March, Tuesday 26th 2013
Assigment:
Make something big
For this assigment we were to look for recycled material in the streets.
Here in Barcelona there is an assigned day for each neighborhood for people to throw away furniture they don't want any more.
Since I have to design something depending on the material I found, I only started thinking about the joints at first.
On thursday I found some things in the street. Some Pallets, and other unuseful stuff.
Here are the things I found:
As you can notice, everything is junk.
The only piece wich I find had some value was actually a Panot form Barcelona's sidewalks. It's a very known design made by Juli Capella y Quim Larrea and produced by Escofet, so it has some history. I thought it could be a nice feature to my design.
I was thinking about making a small table with this piece embedded in the top surface.
Later I learned that using pallet wood to mill has no sense at all. I would have to prepare milling jobs for each piece. Nonsense.
So, the only piece useful was the chip board. The wood is no good, but still at least I have a clean surface to work with.
Later, for my luck, I found another recycled piece of MDF.
So in total i have:
- 106x76mm chipboard
- 122x70mm MDF
Knowing that, I startet to design. Still, with this materials I can't make anything that big. I kept my idea of making a table. (without the panot)
Here is the design, and how it will look like:
The table (rendering)
The milled parts (rendering)
Exploded view
Plans
Here in FabLab Barcelona, we have 2 milling machines, but we are a lot of students, so since there was a long queue to cut, I decided to laser cut one part, and the other mill it with the ShopBot.

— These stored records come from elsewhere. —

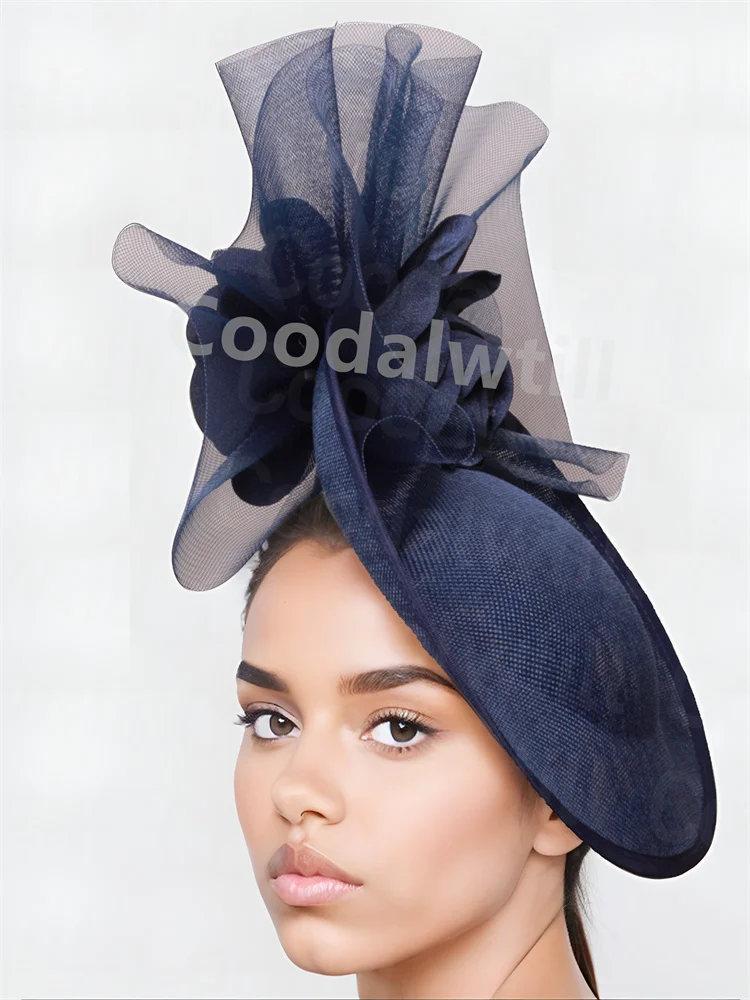 

Party Dinner Fascinator Flower Hat Fashion New Chic Women Wedding Headpiece Bride Ladies Church Derby Pillbox Fascinator Hats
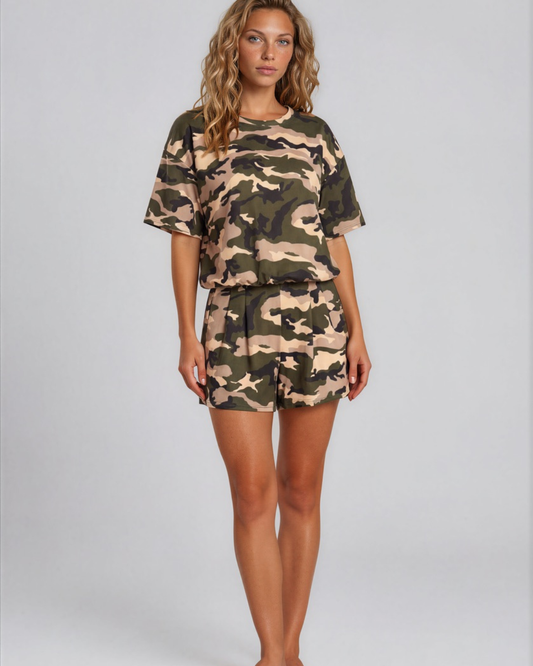Comfy set badge summer I Camouflage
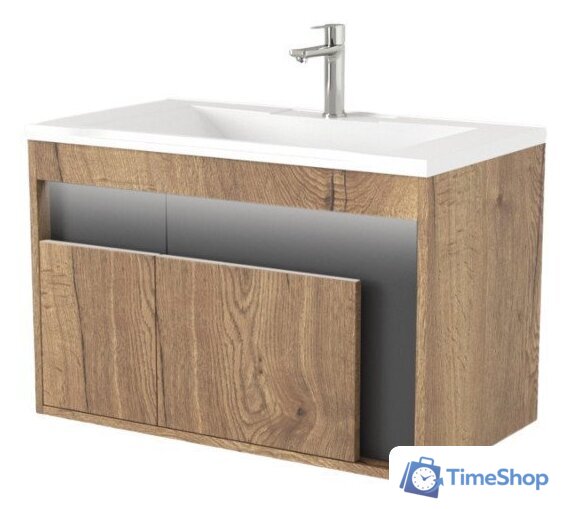  Дабер Тумба под умывальник 016 WeltWasser Deilbach 7517-80 Т16.8W.0.22_light (с подсветкой, дуб галифакс/серый) - Изображение №1 — Интернет-магазин Time-Shop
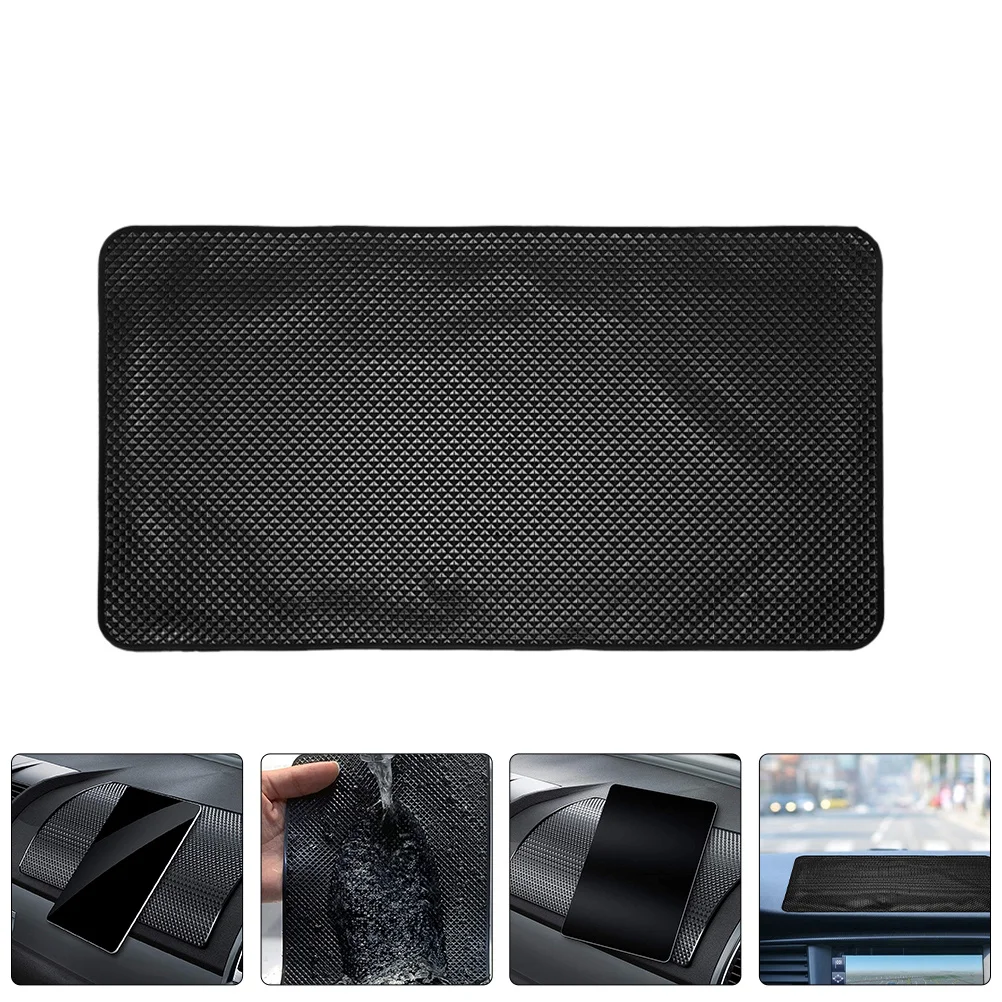 

40X20Cm Car Dashboard Anti-Slip Mat Non-Slip Rubber Pad For Phone Keys Perfume Bottle Storage Dash Tray Holder Universal Fit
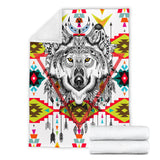 Powwow Store gb nat00347 wolf arrow pattern blanket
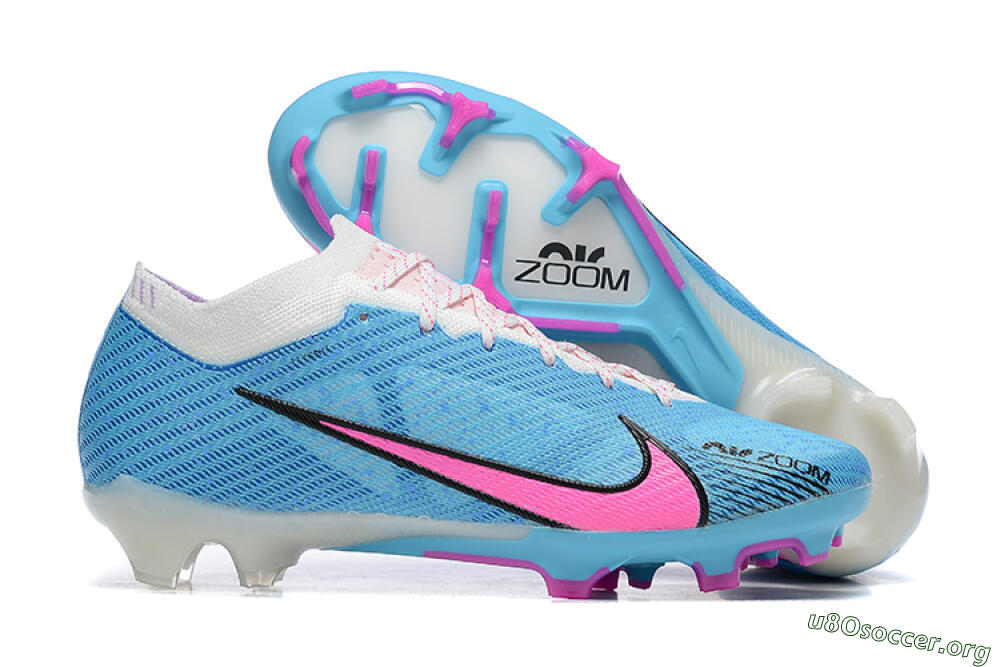 Nike Air Zoom Mercurial Vapor 15 Elite FG Football Boots - Blue/Pink/White 2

Legs were lasercutted and tabletop milled.
Workflow with the lasercutter was covered in Week03.
Working with the ShopBot was new to me. But still I found is very simple.
I imported a Rhino file to ShopBot's propietary software and generated the jobs.
One thing that is important is to fix the board you are about to mill to the cutting table. This can also be generated as a separate job.
In my case I had 2 jobs. One for the bolts to fix my board to the table, wich were only some drills along the perimeter, and the other job was the design itself.
Here are some images of the laser-cut and milling processes:
Legs & Structure (lasercut)
Tabletop (ShopBotted)
Laser cutting is much more precise, so post-work is almost none, compared with the milling were tolerances play a big role.
I was using a 6mm bit, but I send the job to cut 5.75mm for the joints. so afterwards sanding the pieces is a must.